这主要是为了我们的利益，以验证模型是否训练正确。


In [None]:
def sample_images(model, img_ch, img_size, ncols, *model_args, axis_on=False):
    # Noise to generate images from
    x_t = torch.randn((1, img_ch, img_size, img_size), device=device)
    plt.figure(figsize=(8, 8))
    hidden_rows = T / ncols
    plot_number = 1

    # Go from T to 0 removing and adding noise until t = 0
    for i in range(0, T)[::-1]:
        t = torch.full((1,), i, device=device).float()
        e_t = model(x_t, t, *model_args)  # Predicted noise
        x_t = reverse_q(x_t, t, e_t)
        if i % hidden_rows == 0:
            ax = plt.subplot(1, ncols+1, plot_number)
            if not axis_on:
                ax.axis('off')
            other_utils.show_tensor_image(x_t.detach().cpu())
            plot_number += 1
    plt.show()

**TODO**:  是时候训练模型了！
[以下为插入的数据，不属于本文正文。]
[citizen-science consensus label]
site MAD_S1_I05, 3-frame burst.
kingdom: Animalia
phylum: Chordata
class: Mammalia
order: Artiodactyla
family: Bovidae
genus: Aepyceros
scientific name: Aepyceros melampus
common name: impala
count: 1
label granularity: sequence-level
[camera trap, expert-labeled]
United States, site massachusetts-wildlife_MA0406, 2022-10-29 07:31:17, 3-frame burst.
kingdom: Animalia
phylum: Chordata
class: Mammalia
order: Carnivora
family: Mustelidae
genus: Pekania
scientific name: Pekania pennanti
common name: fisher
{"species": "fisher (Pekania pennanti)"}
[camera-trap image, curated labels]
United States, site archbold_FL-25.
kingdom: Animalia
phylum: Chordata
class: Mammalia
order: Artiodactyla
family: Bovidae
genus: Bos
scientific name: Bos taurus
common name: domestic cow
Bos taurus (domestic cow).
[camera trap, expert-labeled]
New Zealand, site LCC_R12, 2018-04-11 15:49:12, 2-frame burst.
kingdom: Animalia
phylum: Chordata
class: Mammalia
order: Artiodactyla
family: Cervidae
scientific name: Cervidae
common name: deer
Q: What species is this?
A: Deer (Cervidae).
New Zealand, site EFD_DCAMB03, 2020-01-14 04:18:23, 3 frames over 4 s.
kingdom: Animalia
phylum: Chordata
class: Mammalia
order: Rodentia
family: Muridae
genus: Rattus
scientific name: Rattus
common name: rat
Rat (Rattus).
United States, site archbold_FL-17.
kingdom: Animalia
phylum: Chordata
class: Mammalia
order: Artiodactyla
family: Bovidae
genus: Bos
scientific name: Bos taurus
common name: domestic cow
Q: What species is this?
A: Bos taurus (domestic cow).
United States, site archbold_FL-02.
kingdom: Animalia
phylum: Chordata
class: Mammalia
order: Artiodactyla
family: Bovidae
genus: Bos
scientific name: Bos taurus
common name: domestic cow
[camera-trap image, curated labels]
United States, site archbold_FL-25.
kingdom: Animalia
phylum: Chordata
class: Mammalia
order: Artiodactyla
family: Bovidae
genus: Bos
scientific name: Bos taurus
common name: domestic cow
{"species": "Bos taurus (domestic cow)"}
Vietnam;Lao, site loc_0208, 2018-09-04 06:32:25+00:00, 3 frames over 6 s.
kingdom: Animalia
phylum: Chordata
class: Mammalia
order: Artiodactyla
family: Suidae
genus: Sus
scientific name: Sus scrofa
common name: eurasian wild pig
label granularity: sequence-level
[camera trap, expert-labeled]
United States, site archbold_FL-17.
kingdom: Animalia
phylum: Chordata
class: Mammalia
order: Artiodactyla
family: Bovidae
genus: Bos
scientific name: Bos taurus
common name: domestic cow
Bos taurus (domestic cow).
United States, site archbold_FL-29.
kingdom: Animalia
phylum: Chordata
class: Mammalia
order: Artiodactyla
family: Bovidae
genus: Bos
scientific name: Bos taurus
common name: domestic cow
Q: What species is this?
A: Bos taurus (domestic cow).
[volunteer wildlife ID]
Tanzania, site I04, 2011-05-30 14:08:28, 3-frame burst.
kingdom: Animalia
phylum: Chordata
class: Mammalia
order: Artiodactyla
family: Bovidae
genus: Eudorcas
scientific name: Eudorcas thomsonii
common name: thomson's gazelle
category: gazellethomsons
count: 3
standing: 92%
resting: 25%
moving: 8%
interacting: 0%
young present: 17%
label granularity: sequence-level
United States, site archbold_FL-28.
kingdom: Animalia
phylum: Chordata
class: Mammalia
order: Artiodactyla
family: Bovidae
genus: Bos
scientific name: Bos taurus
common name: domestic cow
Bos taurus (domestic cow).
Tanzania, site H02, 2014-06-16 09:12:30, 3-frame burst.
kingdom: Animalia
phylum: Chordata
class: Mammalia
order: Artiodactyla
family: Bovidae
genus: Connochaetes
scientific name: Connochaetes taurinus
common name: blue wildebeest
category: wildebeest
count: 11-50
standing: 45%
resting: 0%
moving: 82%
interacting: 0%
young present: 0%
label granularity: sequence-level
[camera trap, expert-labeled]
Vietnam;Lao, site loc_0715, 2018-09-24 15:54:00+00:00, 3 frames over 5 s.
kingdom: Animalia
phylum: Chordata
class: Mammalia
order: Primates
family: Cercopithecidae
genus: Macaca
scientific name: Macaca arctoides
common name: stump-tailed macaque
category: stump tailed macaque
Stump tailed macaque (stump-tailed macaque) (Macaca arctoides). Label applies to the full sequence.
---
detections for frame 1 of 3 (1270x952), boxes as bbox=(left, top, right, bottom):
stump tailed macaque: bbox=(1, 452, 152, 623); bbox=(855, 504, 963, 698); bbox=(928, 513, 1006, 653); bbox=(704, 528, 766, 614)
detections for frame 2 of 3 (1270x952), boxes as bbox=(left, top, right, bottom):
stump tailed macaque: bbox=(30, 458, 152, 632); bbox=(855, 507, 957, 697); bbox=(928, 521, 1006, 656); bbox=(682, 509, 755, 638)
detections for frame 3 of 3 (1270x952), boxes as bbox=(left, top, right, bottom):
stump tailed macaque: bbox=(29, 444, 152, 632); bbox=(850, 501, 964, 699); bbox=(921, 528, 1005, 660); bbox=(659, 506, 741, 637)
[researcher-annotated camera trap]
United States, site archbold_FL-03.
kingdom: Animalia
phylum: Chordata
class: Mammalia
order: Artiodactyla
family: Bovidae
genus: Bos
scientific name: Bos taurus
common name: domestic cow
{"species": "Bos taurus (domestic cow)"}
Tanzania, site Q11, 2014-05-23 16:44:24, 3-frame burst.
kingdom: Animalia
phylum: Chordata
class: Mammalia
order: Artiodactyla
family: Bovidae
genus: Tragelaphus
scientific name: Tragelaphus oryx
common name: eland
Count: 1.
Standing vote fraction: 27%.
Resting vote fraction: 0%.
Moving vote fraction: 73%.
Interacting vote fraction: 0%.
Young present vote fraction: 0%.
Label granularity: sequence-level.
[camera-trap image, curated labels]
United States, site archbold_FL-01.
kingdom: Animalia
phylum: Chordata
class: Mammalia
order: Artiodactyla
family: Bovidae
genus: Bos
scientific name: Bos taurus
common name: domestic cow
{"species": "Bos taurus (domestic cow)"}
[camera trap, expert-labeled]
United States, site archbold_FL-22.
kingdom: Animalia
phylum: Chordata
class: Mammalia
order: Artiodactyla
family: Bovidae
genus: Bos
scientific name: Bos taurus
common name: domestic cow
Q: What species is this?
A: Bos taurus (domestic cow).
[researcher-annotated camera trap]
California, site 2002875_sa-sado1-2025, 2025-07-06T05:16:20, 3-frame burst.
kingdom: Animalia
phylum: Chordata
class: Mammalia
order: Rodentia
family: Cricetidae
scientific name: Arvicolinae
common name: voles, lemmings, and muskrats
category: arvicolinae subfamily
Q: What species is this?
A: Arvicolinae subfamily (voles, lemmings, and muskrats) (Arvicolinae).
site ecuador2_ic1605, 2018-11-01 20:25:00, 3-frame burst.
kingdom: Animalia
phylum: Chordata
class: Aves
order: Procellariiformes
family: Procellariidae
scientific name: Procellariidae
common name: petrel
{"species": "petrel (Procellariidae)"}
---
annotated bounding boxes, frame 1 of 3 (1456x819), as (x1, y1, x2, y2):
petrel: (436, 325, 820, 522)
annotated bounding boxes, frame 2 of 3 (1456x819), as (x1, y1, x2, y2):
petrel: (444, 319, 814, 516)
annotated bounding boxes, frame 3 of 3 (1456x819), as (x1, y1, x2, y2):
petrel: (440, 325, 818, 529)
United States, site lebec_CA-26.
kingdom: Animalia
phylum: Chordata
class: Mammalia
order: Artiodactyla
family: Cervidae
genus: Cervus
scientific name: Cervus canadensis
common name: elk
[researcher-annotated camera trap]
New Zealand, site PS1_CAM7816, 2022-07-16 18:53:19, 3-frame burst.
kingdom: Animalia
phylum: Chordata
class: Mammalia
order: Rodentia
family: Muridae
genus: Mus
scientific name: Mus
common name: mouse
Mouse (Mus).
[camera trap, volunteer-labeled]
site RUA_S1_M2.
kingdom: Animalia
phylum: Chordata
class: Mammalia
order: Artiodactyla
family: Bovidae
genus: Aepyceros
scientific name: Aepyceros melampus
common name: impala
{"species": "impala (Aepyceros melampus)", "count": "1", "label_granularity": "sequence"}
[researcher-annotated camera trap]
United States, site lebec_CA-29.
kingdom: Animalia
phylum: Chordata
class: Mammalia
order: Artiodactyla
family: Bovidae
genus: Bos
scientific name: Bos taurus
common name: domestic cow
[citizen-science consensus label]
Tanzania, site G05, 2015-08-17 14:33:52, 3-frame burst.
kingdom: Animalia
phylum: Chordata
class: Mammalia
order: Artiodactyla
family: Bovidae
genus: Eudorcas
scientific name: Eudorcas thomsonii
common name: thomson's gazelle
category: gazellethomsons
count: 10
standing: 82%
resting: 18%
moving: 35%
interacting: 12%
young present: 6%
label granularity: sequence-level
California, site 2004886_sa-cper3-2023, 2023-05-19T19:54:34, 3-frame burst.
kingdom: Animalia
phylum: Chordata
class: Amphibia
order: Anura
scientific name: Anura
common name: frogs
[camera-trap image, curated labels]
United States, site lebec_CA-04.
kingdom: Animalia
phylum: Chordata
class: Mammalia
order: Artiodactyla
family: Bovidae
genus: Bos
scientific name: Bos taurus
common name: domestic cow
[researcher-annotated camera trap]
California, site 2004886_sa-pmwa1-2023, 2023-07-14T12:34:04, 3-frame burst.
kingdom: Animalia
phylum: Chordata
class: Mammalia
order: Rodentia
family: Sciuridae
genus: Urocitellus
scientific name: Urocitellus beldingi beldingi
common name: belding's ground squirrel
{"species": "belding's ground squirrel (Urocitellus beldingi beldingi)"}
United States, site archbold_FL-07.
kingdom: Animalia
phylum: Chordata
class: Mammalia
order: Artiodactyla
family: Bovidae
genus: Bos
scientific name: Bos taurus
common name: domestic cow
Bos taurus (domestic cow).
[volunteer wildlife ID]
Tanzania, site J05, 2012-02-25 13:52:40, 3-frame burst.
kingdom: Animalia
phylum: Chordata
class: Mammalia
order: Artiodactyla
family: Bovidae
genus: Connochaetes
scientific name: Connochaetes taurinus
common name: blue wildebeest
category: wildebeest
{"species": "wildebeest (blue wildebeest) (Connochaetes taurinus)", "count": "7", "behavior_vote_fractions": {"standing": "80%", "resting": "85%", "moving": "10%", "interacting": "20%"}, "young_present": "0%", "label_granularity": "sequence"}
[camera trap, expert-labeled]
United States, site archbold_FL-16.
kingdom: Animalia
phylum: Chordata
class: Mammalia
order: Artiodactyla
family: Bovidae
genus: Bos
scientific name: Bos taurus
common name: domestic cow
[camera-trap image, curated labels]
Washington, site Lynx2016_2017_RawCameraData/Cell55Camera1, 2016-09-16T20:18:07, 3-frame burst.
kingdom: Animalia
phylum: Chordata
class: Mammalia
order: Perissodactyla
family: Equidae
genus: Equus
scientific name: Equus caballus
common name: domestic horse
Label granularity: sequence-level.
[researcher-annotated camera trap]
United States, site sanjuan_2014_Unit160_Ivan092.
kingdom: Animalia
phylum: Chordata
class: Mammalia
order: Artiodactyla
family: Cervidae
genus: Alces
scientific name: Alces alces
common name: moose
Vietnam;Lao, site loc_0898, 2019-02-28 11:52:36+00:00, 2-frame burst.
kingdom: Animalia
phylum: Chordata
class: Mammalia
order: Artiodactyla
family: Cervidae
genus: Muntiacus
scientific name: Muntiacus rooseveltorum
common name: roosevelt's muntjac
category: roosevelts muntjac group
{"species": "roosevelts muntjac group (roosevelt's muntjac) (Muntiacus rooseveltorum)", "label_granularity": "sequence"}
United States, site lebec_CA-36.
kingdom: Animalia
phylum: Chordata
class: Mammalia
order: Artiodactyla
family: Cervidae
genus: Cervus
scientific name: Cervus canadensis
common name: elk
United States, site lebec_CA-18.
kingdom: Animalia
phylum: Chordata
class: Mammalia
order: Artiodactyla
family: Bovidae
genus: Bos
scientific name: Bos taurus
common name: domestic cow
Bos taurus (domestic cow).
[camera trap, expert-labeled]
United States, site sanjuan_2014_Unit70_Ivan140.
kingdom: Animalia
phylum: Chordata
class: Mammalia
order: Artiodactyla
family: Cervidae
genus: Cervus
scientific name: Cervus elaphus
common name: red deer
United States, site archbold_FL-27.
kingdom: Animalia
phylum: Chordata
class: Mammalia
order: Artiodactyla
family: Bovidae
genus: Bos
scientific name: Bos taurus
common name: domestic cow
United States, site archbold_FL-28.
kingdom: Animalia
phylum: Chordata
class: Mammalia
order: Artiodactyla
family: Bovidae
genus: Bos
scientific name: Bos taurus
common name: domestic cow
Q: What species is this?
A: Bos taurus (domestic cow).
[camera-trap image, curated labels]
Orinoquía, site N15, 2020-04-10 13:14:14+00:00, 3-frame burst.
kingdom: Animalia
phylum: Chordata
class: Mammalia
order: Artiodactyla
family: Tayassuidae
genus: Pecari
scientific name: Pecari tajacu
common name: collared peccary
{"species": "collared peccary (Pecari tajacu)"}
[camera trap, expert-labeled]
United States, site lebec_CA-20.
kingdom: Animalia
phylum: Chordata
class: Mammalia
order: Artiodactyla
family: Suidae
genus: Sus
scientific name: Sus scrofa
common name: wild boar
你能修复 `FIXME` 并开始训练吗？


In [None]:
optimizer = Adam(model.parameters(), lr=0.001)
epochs = 5
preview_c = 0

model.train()
for epoch in range(epochs):
    for step, batch in enumerate(dataloader):
        c_drop_prob = FIXME
        optimizer.zero_grad()

        t = torch.randint(0, T, (BATCH_SIZE,), device=device).float()
        x = batch[0].to(device)
        c_hot, c_mask = get_context_mask(FIXME, c_drop_prob)  # New
        loss = get_loss(model, x, t, c_hot, c_mask)
        loss.backward()
        optimizer.step()

        if epoch % 1 == 0 and step % 100 == 0:
            print(f"Epoch {epoch} | Step {step:03d} | Loss: {loss.item()} | C: {preview_c}")
            c_drop_prob = 0 # Do not drop context for preview
            c_hot, c_mask = get_context_mask(torch.Tensor([preview_c]), c_drop_prob)
            sample_images(model, IMG_CH, IMG_SIZE, ncols, c_hot, c_mask)
            preview_c = (preview_c + 1) % N_CLASSES

## 6.5 采样
｜ Sampling

这是拼图的最后一块。我们可以将生成器与分类器进行比较，但就目前而言，它获得 95% 以上准确率的可能性微乎其微。让我们使用 `无分类器扩散引导` 来提高我们的胜算。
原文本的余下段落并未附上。